* Reading text *

* * * * * * *

Closed chaoran-chen closed 3 weeks ago

chaoran-chen commented 4 months ago

Related and complementary to #812, we should have a HEALTHCHECK in Docker to ensure that Docker detects when LAPIS is non-responsive. (Thanks to @theosanderson for suggesting this.)

theosanderson commented 4 months ago

Thanks - it would be great if this health endpoint returned status 200 while LAPIS is waiting for its first data, which other endpoints do not atm (as far as I am aware)

chaoran-chen commented 4 months ago

As soon as https://github.com/GenSpectrum/LAPIS-SILO/issues/244 is implemented, waiting for the first data shouldn't be a problem anymore, though.

theosanderson commented 4 months ago

Yes, great! I wasn't sure of the timing there. In the post-implementation-of-244 case, it may be possible to just use an existing endpoint for this.

pflanze commented 4 months ago

In case curl and Bash aren't working well enough for making the check program, I could extend my api-query program[1] for the purpose. I've verified that I can produce a statically linked binary.

[1] https://github.com/pflanze/api-query/blob/master/src/main.rs

fengelniederhammer commented 4 months ago

We already have some actuator endpoints enabled. That's probably the way we want to go.

* * * * * * *

Copy out the entire discussion thread about adding a Docker health check for LAPIS, word for word. The entries that come next are separate material and have no connection to the discussion thread.

(Excerpts from a dataset)
* * * * * * *

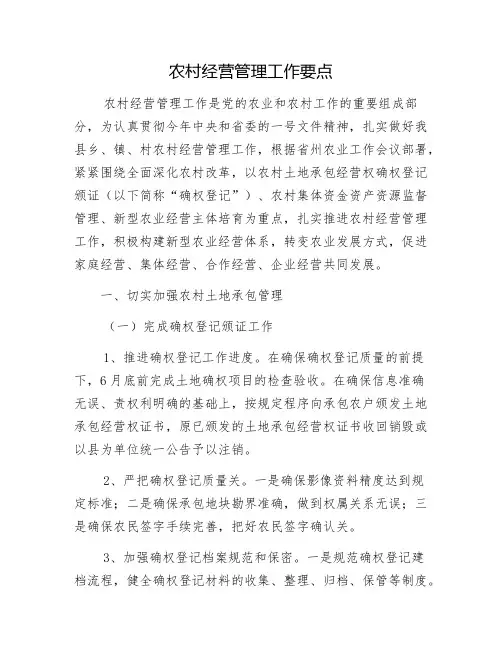 农村经营管理工作要点

农村经营管理工作是党的农业和农村工作的重要组成部分，为认真贯彻今年中央和省委的一号文件精神，扎实做好我县乡、镇、村农村经营管理工作，根据省州农业工作会议部署，紧紧围绕全面深化农村改革，以农村土地承包经营权确权登记颁证（以下简称“确权登记”）、农村集体资金资产资源监督管理、新型农业经营主体培育为重点，扎实推进农村经营管理工作，积极构建新型农业经营体系，转变农业发展方式，促进家庭经营、集体经营、合作经营、企业经营共同发展。

一、切实加强农村土地承包管理

（一）完成确权登记颁证工作

1、推进确权登记工作进度。在确保确权登记质量的前提下，6月底前完成土地确权项目的检查验收。在确保信息准确无误、责权利明确的基础上，按规定程序向承包农户颁发土地承包经营权证书，原已颁发的土地承包经营权证书收回销毁或以县为单位统一公告予以注销。

2、严把确权登记质量关。一是确保影像资料精度达到规定标准；二是确保承包地块勘界准确，做到权属关系无误；三是确保农民签字手续完善，把好农民签字确认关。

3、加强确权登记档案规范和保密。一是规范确权登记建档流程，健全确权登记材料的收集、整理、归档、保管等制度。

* * * * * * *

* Written answer *
Closed chaoran-chen closed 3 weeks ago

chaoran-chen commented 4 months ago

Related and complementary to #812, we should have a HEALTHCHECK in Docker to ensure that Docker detects when LAPIS is non-responsive. (Thanks to @theosanderson for suggesting this.)

theosanderson commented 4 months ago

Thanks - it would be great if this health endpoint returned status 200 while LAPIS is waiting for its first data, which other endpoints do not atm (as far as I am aware)

chaoran-chen commented 4 months ago

As soon as https://github.com/GenSpectrum/LAPIS-SILO/issues/244 is implemented, waiting for the first data shouldn't be a problem anymore, though.

theosanderson commented 4 months ago

Yes, great! I wasn't sure of the timing there. In the post-implementation-of-244 case, it may be possible to just use an existing endpoint for this.

pflanze commented 4 months ago

In case curl and Bash aren't working well enough for making the check program, I could extend my api-query program[1] for the purpose. I've verified that I can produce a statically linked binary.

[1] https://github.com/pflanze/api-query/blob/master/src/main.rs

fengelniederhammer commented 4 months ago

We already have some actuator endpoints enabled. That's probably the way we want to go.